Das Problem tritt bei L-Rahmen auf. Du kannst damit nur die 120 mm fahren. Die kannst du aber auch nicht nutzen, da bei ca. 105 mm Federweg schon der Reifen ans Sitzrohr kommt.


----------



## MTB-News.de




----------



## DerRoggemann (15. Juli 2005)

...na dann is ja mal gut, dass ichs net gekauft hab...
Nein aber mal im ernst, @ Brägel, is jetzt nen ziemliches Problem oder ?
Das Teil wirste jetzt wahrscheinlich nur noch sehr schwer los.

Gruß Fabian


----------



## der alte ron (18. Juli 2005)

Nun , nach dem Neustart hat sich Bergwerk anscheinend etwas anders plaziert als beabsichtigt : http://www.mtb-news.de/forum/showthread.php?p=2028596#post2028596 .



  !


----------



## chri5 (18. Juli 2005)

Ich meinte lediglich die Optik und die Art der Lackierung.

Hab letzthin ein Bike fuer $59 im Wal-Mart gesehen, die Lackierungsfarbe und Metalliceffekt sah aus wie von nem alten Klein.
━━━━━━━━━━━━━━━━━━━━━━━━━━━━━━
▸ FRAGESTELLUNG:
1. Ab welchem Federweg kommt laut dem Forumsthread zum L-Rahmen der Reifen ans Sitzrohr?
2. Schreib aus dem Forumsthread zum L-Rahmen den Abschnitt von „Nein aber mal“ bis „ron (18. Juli 2005)“ wortgetreu ab.
3. Führe den Forumsthread zum L-Rahmen im Anschluss an den letzten gezeigten Satz weiter.

▸ DATENAUSZUG:
━━━━━━━━━━━━━━━━━━━━━━━━━━━━━━
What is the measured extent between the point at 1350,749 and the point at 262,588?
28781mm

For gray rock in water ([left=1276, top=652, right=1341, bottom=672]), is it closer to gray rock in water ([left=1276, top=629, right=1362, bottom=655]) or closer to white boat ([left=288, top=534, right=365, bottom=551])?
━━━━━━━━━━━━━━━━━━━━━━━━━━━━━━
▸ ERGEBNISSE:
1. Bei ca. 105 mm Federweg.

2.
Nein aber mal im ernst, @ Brägel, is jetzt nen ziemliches Problem oder ?
Das Teil wirste jetzt wahrscheinlich nur noch sehr schwer los.

Gruß Fabian


----------



## der alte ron (18. Juli 2005)

3.
So, what!?


----------



## daif (18. Juli 2005)

...naja, kommentar siehe CC Kunstwerke thread..

@chri5
find deine anmerkung net schlimm, hat mich halt bloß net an BW erinnert...


----------



## onkel_willi (18. Juli 2005)

manno, haben wohl so langsam alle nen sonnenstich... oder geht es schon eher richtung demenz??

grüsse aus italien

onkel


----------



## docmojave (21. Juli 2005)

Hhm, also meine Anfrage wurde innerhalb weniger Stunden beantwortet.
Vielleicht hätten die Jungs anmerken sollen: "Vernünftige Fragen werden innerhalb von 24 Stunden beantwortet". Wer weiß, was manche Leut für
einen Scheiss fragen. Ich würde auch nicht auf jeden Mist antworten.
DocMo


----------



## MTB-News.de




----------



## pedale3 (22. Juli 2005)

..mehrfach schnelle Reaktion (<< 1Tag), habe dabei allerdings versäumt auf die Stopuhr zu sehen.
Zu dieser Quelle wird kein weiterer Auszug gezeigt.